Perhaps Josef K will get to testify in the ongoing wrangle over Kafka’s manuscripts in an Israeli court. The Czech author instructed his friend Max Brod to destroy his papers, instead two-thirds eventually made its way to the Bodleian Library via Kafka’s niece. The remainder ended up, after Brod’s death in 1968, with Esther Hoffe. When Hoffe herself died in 2007, the National Library of Israel disputed her will, claiming it contravened Brod’s original intention to bequeath the material to them. Elif Batuman tells the whole story in an excellent article at The New York Times. It’s going to make a wonderful novel. The case has already influenced a piece in the London Review of Books by Judith Butler, entitled ‘Who Owns Kafka?’, in which the ideological stakes are explored:
“The National Library’s most powerful adversary is the German Literature Archive in Marbach, which, interestingly, has retained Israeli lawyers for the purposes of the trial. Presumably, with Israeli counsel, this does not have the appearance of a German-Jewish fight, and so does not recall that other trial – Eichmann’s in 1961 – in which the judge suddenly broke out of Hebrew and into German to address Eichmann directly. That moment caused a controversy over the question of what language belongs in an Israeli court of law, and of whether Eichmann should have been accorded such a courtesy.”
Butler’s article was widely discussed and provoked a response from Michael Stein at Czech Position. ‘The Uses of Kakfa’ accuses her of a partisan reading of history:
“For Butler, with Israel occupying the role of chief villain, there is no room for mention of Kafka’s sisters, nor of Auschwitz, nor of the reasons Brod and Esther Hoffe and her daughters were all forced to flee Prague with those boxes of now (monetarily) valuable papers.
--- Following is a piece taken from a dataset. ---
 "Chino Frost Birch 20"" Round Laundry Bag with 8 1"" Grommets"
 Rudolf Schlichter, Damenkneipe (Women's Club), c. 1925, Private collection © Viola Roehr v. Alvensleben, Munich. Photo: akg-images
Butler mentions that Brod ‘fled’ Europe just as she mentions Eichmann’s trial, yet in both cases without any context, as if there was nothing all that sinister about them, just ordinary, everyday fleeing and a man in the dock for embezzling funds.”
Whilst it is tempting to deplore this intractable and seemingly irresolvable state of affairs, there was perhaps something inevitable about it. Kafka’s own Trial was based on real-life litigation. His writings will only accumulate meaning and this court case is perhaps their ultimate verification.
Trials and Tribulations
2006: Samuel Beckett Estate / Pontedera Theatre: Beckett’s estate is notorious litigious, withdrawing permission whenever performers adapt the writer’s scrupulous stage directions. However, when twin sisters stepped in at the last minute to play Vladimir and Estragon, the court ruled in their favour.
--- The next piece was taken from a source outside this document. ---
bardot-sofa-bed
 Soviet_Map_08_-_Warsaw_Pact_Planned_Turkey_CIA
2009: J.D. Salinger / Fredrik Colting: Lawyers for the reclusive author of Catcher in the Rye got an injunction against the proposed sequel. Whilst Colting argued that his book was a parody, the judge ruled that Sixty Years Later: Coming Through The Rye was too close in style to the original to support the claims of the defence.
2009: Edwyn Collins / Warner Bros: Although Collins owns the copyright to all his material, his manager and wife Grace Maxwell was prevented from uploading songs to MySpace by Warner Bros, who claimed they had the rights. In fact, it is record labels who have been selling the tracks online without his permission, a situation Robert Fripp has also complained about on occasion.
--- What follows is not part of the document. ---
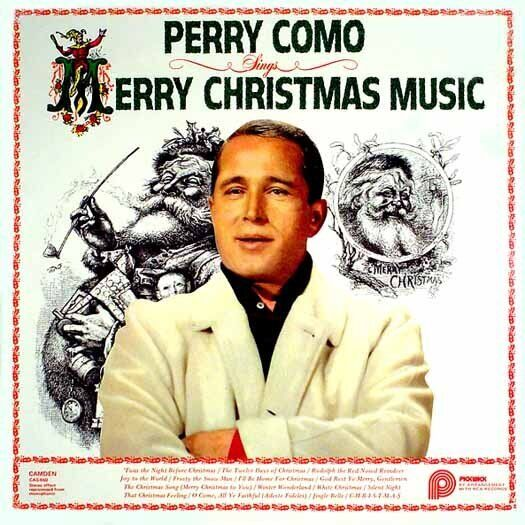 The Only Christmas Music Worth Listening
2009: Widow of Philip K. Dick / Daughters of Philip K. Dick: The world of sci-fi is rife with litigation and claims of plagiarism. Not a year goes by without Harlan Ellison claiming that the latest blockbuster has been ripped off from one of his stories. Similarly, Sophia Stewart has claimed that both The Terminator and The Matrix have come from her screen treatment The Third Eye. But the affairs of PKD always seem to bring a suitable air of paranoia. In 2009, his fifth wife filed suit against Electric Shepherd, the production company set up by Laura Leslie and Isa Dick Hackett to deal exclusively with their father’s works.
2010: The Estate of Philip K. Dick / Google: Isa Dick Hackett and estate issued a cease-and-desist letter over use of the name Nexus One for their Android phone. The Nexus line of replicants originally appeared in Dick’s famous Do Androids Dream of Electric Sheep?
2011: Karin N. Calvo-Goller / Thomas Weigend: In 2007, Mr Weigend published a review of Ms Calvo-Goller’s The Trial Proceedings of the International Criminal Court on the Global Law Books website, calling into question some of the author’s “conceptual grasp”. Israel-based Calvo-Goller took New York-based critic Weigend to court in Paris for criminal libel. The case was dismissed.
2011: Jay-Z / Terry Miller: The former winner of ITV’s Hell’s Kitchen and Tyneside chef has been in legal dispute with the music tycoon since 2006 over rights to the name ‘Rockafella’. Lawyers have been successful in banning the name from Miller’s Newcastle catering firm. I’ve got 99 problems, but a chef ain’t one.